Соллогуб (не зная, что сказать). Да… Это весьма интересно…
Лермонтов. Наоборот, это весьма огорчительно.
Соллогуб. Должен ли я понимать ваш рассказ как иносказание?
Лермонтов. Располагайте свободно своим мнением.
Столыпин. Я думаю, что уже пора занять наши места. Скоро начало.
Соллогуб (Столыпину). Вы были правы. Я вижу карету великой княгини. Извините меня, я должен встретить ее высочество.
Соллогуб кланяется и быстро отходит. Вдевает в глаз монокль и высоко подымает голову, чтобы монокль не упал. Все оборачиваются в ту сторону, куда ушел Соллогуб. Входит великая княгиня Мария Николаевна. За ней почтительно идут статс-дама, Соллогуб и сын французского посланника Барант. Лакеи несут фонари.
Лермонтов (глядя на напыщенного Соллогуба, смеется и говорит Мусиной-Пушкиной). Временами мне кажется, что я вернулся с Кавказа не в Петербург, а в город, населенный монстрами.
Мусина-Пушкина. Вы опять раздражены.
Все дамы склоняются перед Марией Николаевной в глубоком реверансе. Мужчины кланяются.
Мария Николаевна (оглядывается и подзывает Соллогуба). Кто этот веселый офицер? (Едва заметно показывает веером на Лермонтова.)
Соллогуб.
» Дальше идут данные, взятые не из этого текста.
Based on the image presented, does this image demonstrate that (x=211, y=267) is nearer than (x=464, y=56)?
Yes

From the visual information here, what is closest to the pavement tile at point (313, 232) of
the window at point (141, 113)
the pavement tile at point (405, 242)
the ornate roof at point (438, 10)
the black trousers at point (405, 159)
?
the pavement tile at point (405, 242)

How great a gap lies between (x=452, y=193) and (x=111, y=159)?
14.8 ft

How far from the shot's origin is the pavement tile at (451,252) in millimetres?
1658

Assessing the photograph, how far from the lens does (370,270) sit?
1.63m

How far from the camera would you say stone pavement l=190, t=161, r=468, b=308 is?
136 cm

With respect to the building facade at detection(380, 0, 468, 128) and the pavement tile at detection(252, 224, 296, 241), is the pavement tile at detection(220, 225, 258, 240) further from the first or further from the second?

Это Лермонтов, ваше высочество.
Мария Николаевна. Вот он каков! Должно быть, у него вся сила поэзии в плечах. Какие мощные плечи и какой требовательный взгляд. (Она почти вызывающе, в упор смотрит, на Лермонтова.) Он некрасив, но притягателен.
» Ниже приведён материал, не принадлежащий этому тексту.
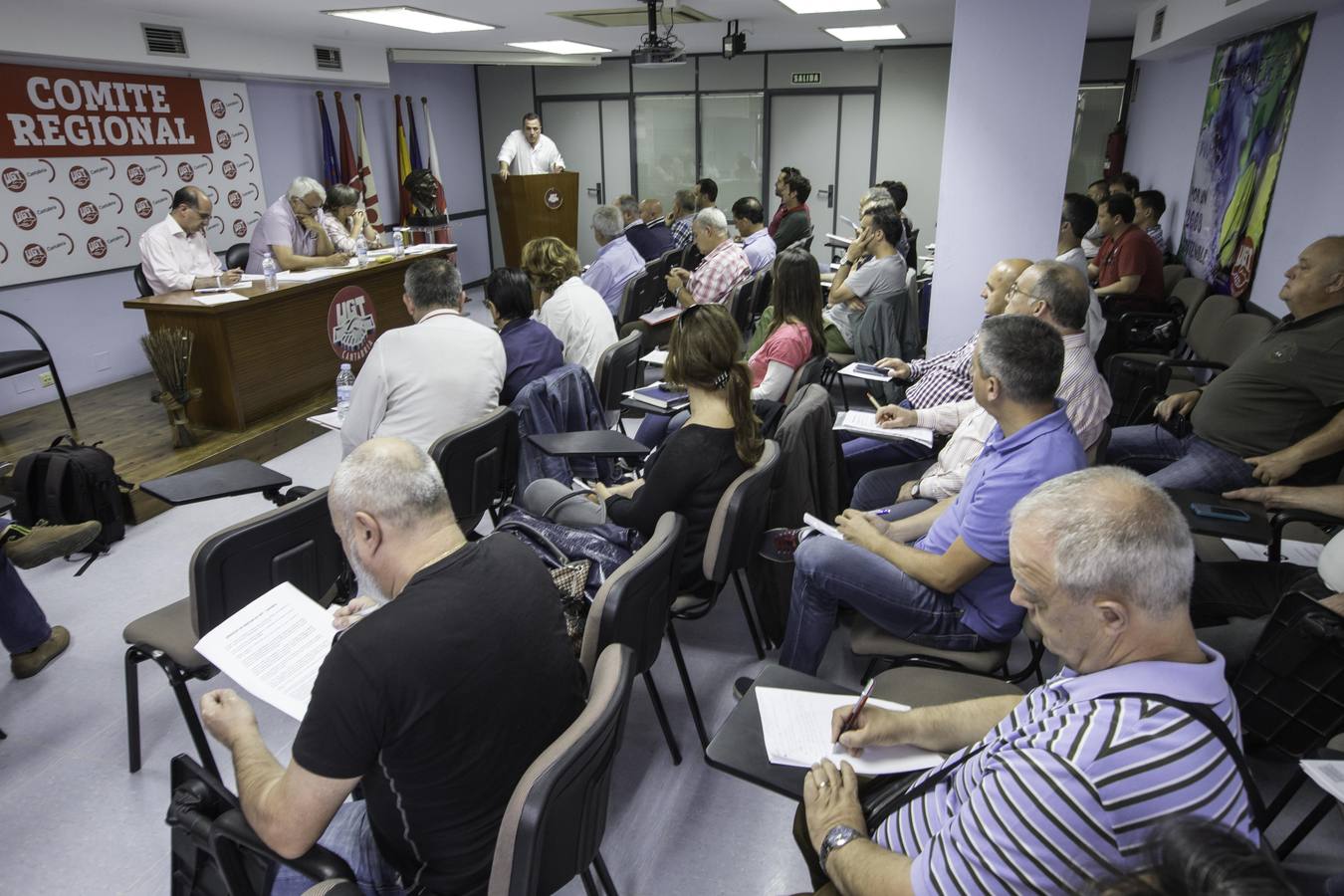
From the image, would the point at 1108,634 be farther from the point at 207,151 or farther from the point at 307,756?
the point at 207,151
Соллогуб. Тончайший поэт, ваше высочество.
Мария Николаевна. Да. Как жаль, что нынче поэты чураются двора. А что иное, как не двор, могло бы придать полный блеск их поэзии. Времена менестрелей прошли.
Соллогуб. Как знать, ваше высочество…
Мария Николаевна. Я бы хотела видеть Лермонтова у себя.
Соллогуб. Лишний алмаз в ожерелье вашего высочества только усилит его сияние.
Мария Николаевна (улыбается). Как вы любите выспренно выражаться. (Проходит в театр мимо Мусиной-Пушкиной, на мгновение останавливается и здоровается с ней.) Я слышала, что вы ухаживаете за бедными девушками в тифозном госпитале?
Мусина-Пушкина (делая реверанс). Да, ваше высочество.
Мария Николаевна (зло). Это похвально. Но берегите себя. Ваша прелестная жизнь нужна не только вашему супругу и родным, она еще дает пищу для развития поэзии. (Кланяется и проходит в театр.)
Мусина-Пушкина (тихо). Какая дерзость!
Первая дама (насмешливо). Это очень мило со стороны ее высочества оказать вам такое внимание…
Все, кроме Лермонтова и Мусиной-Пушкиной, входят в театр. Звуки настраиваемого оркестра усиливаются. Мусина-Пушкина молча, отвернувшись, протягивает Лермонтову руку.
Лермонтов. Простите меня. Я часто не был в силах скрывать свое отношение к вам и дал повод для этих грубостей.
Мусина-Пушкина. Пустое, Лермонтов.
Лермонтов. Чем больше я встречаюсь с вами, тем тяжелее у меня на сердце. Вашу молодость и чистоту уже пятнают клеветой. Свет ненавидит любовь.
Мусина-Пушкина. Нам, кажется, придется не видеться друг с другом.
Лермонтов (молчит, потом холодно кланяется). Как вам будет угодно.
Мусина-Пушкина (у нее на глазах слезы). Вы сердитесь, Лермонтов?
Лермонтов. О нет. Но, очевидно, любовь слишком тяжелая ноша для таких слабых плеч, как ваши. Ну что ж! Должно быть, мир устроен так, что истинная любовь существует только в воображении поэтов.
Мусина-Пушкина. Это жестоко, Лермонтов.
Из театра доносится увертюра.
Лермонтов. Ежели бы вы знали, какою сердечностью были полны мои мысли о вас, вы бы не укоряли меня в жестокости.
Мусина-Пушкина. Как вы сказали, Лермонтов? Были? (Прижимает к глазам кружевной платок.) Ваши мысли были полны…
Лермонтов не успевает ответить. Входит Жерве. Он бледен, взволнован. Его шинель в пыли.
Жерве (быстро кланяется Мусиной-Пушкиной и говорит задыхаясь). Мишель, я тебя ищу весь день по городу.